J&J shares the blood cancer drug Imbruvica with AbbVie (NYSE:ABBV); Imbruvica has also been a big beneficiary of an expanding addressable market. Imbruvica was initially used for chronic lymphocytic leukemia (CLL), but last August, the FDA also OK'd it for chronic graft-versus-host disease, a life-threatening condition often experienced by patients following stem cell transplants. In Q2, J&J's share of Imbruvica revenue was $620 million, up 34.2% year over year.

Finally, sales of J&J's prostate cancer drug Zytiga have also taken off. Prostate cancer is the most common cancer in men, and since Zytiga's launch in 2011, it's been used earlier and earlier in patient treatment.
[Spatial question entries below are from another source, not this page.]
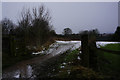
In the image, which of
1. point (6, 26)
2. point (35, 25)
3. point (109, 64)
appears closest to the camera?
point (109, 64)

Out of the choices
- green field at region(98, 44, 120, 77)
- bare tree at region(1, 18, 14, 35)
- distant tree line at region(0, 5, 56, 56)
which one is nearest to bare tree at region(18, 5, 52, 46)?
distant tree line at region(0, 5, 56, 56)

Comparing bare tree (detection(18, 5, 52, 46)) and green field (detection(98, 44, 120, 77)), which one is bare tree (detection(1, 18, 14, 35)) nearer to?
bare tree (detection(18, 5, 52, 46))

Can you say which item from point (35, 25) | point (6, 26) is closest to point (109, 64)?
point (35, 25)

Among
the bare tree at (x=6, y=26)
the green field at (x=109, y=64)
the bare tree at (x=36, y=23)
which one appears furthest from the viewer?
the bare tree at (x=36, y=23)

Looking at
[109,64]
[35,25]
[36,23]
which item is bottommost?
[109,64]

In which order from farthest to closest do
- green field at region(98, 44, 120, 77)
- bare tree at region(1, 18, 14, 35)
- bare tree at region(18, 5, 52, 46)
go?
bare tree at region(18, 5, 52, 46) < bare tree at region(1, 18, 14, 35) < green field at region(98, 44, 120, 77)

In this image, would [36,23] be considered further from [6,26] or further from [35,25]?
[6,26]

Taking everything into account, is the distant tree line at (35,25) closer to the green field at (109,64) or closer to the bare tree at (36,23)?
the bare tree at (36,23)

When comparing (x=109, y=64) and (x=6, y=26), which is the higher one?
(x=6, y=26)

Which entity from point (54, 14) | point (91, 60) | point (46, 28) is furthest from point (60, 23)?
point (91, 60)

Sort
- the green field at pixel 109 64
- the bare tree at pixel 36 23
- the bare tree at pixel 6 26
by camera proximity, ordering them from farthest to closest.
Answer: the bare tree at pixel 36 23 → the bare tree at pixel 6 26 → the green field at pixel 109 64

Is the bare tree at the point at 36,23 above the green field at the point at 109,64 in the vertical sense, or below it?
above

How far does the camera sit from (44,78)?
2.76 m

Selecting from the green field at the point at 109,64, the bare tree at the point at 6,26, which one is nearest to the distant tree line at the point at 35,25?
the bare tree at the point at 6,26
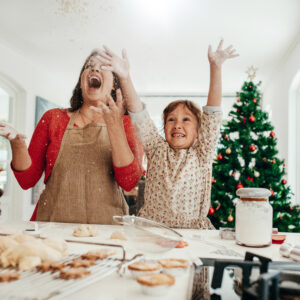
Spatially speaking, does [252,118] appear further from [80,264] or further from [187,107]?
[80,264]

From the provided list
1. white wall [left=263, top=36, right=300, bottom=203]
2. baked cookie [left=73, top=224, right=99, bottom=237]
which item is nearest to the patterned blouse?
baked cookie [left=73, top=224, right=99, bottom=237]

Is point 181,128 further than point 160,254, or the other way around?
point 181,128

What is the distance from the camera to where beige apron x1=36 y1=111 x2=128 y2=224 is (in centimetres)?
112

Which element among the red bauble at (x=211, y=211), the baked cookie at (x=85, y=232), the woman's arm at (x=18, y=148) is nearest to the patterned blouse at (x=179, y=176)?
the baked cookie at (x=85, y=232)

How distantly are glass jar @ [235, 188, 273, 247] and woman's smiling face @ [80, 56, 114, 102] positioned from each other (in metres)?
0.61

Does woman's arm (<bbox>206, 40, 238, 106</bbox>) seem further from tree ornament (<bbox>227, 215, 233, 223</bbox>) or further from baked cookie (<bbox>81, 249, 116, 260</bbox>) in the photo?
tree ornament (<bbox>227, 215, 233, 223</bbox>)

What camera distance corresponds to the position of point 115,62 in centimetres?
116

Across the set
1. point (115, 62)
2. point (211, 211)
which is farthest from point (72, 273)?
point (211, 211)

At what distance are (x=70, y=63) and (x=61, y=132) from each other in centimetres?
27

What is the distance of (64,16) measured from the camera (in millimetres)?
1191

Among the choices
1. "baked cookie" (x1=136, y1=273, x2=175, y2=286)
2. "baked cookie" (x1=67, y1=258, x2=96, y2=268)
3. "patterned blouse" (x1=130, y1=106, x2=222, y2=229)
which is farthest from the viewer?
"patterned blouse" (x1=130, y1=106, x2=222, y2=229)

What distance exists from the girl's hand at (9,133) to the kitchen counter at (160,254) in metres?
0.31

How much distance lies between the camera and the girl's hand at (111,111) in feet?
3.72

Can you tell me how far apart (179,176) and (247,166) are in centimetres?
91
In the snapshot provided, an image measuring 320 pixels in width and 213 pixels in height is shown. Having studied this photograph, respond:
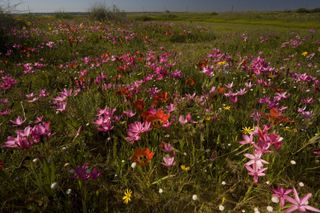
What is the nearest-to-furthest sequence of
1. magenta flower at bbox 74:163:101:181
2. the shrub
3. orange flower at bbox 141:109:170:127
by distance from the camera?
magenta flower at bbox 74:163:101:181, orange flower at bbox 141:109:170:127, the shrub

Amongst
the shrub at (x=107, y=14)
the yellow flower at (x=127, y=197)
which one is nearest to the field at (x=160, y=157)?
the yellow flower at (x=127, y=197)

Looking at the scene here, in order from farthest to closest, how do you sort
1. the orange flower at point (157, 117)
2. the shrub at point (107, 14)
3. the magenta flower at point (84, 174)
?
the shrub at point (107, 14)
the orange flower at point (157, 117)
the magenta flower at point (84, 174)

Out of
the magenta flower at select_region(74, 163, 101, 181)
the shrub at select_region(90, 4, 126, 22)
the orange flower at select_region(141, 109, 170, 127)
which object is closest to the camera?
the magenta flower at select_region(74, 163, 101, 181)

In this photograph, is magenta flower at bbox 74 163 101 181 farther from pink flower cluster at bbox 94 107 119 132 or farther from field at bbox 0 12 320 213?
pink flower cluster at bbox 94 107 119 132

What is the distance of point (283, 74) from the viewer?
14.4 ft

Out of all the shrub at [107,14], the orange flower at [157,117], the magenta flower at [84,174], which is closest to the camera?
the magenta flower at [84,174]

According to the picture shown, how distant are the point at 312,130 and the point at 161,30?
40.8 ft

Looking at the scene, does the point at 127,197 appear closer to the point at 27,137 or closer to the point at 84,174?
the point at 84,174

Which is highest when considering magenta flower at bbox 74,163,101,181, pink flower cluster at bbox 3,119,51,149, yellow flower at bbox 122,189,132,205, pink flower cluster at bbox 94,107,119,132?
pink flower cluster at bbox 3,119,51,149

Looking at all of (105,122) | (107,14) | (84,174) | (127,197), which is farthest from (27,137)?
(107,14)

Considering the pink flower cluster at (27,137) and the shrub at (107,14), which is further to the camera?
the shrub at (107,14)

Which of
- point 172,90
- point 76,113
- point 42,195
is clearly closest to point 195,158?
point 42,195

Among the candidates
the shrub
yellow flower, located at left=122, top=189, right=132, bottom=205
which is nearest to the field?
yellow flower, located at left=122, top=189, right=132, bottom=205

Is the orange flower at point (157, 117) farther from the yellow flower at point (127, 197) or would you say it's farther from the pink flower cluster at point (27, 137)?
the pink flower cluster at point (27, 137)
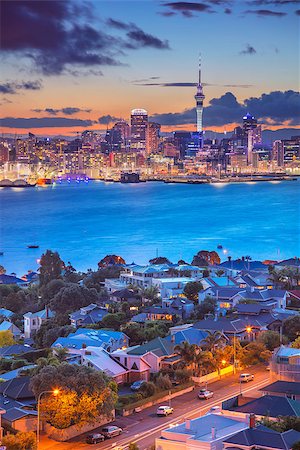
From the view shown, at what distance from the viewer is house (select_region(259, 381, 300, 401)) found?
5070mm

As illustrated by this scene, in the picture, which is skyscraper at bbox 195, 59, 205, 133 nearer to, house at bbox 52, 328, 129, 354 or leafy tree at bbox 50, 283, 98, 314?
leafy tree at bbox 50, 283, 98, 314

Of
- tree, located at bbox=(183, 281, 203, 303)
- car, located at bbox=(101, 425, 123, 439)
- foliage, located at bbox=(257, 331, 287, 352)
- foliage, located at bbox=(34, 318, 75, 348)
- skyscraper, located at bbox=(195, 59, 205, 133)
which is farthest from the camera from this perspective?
skyscraper, located at bbox=(195, 59, 205, 133)

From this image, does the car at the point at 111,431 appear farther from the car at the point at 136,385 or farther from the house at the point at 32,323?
the house at the point at 32,323

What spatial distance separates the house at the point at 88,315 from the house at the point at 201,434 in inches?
168

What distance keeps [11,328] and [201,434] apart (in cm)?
525

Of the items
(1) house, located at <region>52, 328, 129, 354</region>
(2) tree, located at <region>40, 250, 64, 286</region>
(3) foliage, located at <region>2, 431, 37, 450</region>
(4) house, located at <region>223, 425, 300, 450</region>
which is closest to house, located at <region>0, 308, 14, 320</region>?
(2) tree, located at <region>40, 250, 64, 286</region>

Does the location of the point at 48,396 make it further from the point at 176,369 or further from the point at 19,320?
the point at 19,320

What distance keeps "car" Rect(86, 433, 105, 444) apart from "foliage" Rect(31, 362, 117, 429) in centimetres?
15

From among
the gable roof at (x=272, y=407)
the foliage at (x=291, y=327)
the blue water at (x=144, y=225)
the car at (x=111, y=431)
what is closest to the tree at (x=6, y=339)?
the foliage at (x=291, y=327)

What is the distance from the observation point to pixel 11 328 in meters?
9.03

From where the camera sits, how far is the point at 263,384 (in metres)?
5.88

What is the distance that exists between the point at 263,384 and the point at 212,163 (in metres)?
58.6

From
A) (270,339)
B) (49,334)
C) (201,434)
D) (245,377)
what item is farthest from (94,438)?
(49,334)

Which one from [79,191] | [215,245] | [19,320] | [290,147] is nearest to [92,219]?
[215,245]
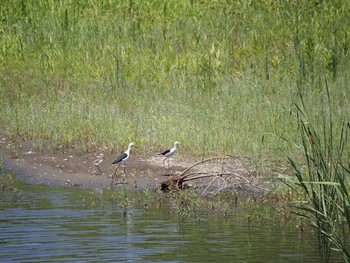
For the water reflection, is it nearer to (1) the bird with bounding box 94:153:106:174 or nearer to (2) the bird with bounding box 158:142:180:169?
(2) the bird with bounding box 158:142:180:169

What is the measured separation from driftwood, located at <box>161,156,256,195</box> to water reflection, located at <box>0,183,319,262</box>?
0.72m

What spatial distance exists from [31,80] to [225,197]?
7.17 metres

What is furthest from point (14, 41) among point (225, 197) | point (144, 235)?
point (144, 235)

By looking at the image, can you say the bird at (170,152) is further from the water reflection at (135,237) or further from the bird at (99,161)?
the water reflection at (135,237)

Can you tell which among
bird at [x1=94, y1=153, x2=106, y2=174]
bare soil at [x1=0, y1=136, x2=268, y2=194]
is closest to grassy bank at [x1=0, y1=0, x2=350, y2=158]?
bare soil at [x1=0, y1=136, x2=268, y2=194]

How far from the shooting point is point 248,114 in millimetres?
14125

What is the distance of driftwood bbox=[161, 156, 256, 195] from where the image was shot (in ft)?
38.0

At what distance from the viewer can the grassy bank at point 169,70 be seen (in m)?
14.1

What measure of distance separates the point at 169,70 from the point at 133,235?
816 cm

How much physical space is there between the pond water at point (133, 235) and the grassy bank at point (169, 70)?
231 centimetres

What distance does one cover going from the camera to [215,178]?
38.0 feet

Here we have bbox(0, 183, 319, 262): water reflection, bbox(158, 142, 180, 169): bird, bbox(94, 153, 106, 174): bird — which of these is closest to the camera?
bbox(0, 183, 319, 262): water reflection

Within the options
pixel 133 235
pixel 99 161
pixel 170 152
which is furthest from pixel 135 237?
pixel 99 161

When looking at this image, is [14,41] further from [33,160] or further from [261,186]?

In February, Zytiga won approval for use alongside steroids in metastatic high-risk castration-sensitive prostate cancer, after it reduced the risk of death by 38% versus placebo in patients who had undergone surgery or hormone therapy. The approval helped Zytiga's sales skyrocket nearly 60% year over year to $909 million last quarter, an incredible increase for a drug that's been around as long as it has been.

What to watch next

Remicade is still a multibillion-dollar-per-year drug, so declining sales will remain a headwind for a while. So far, J&J's fast-growing cancer drugs are offsetting its impact, but investors will want to keep an eye out to see if sales start to slow for those fast-growers in the coming quarters.

It will also be important to keep tabs on J&J's research and development programs. The company has spent nearly 16% more on R&D so far this year than last year, and that spending will need to translate into regulatory wins if J&J investors are to be rewarded with additional growth. Among the most intriguing drugs in the company's late-stage pipeline are esketamine and erdafitinib, two drugs J&J plans to file for approval of this year.

If approvals are granted, esketamine could carve out meaningful sales as a treatment for depression because up to 30% of patients fail to respond to existing treatment options. Erdafitinib could similarly be an important new option for patients with metastatic urothelial cancer. Earlier this year, the FDA granted erdafitinib breakthrough status, adding conviction to the thinking that it could win an accelerated OK following its positive midstage trial.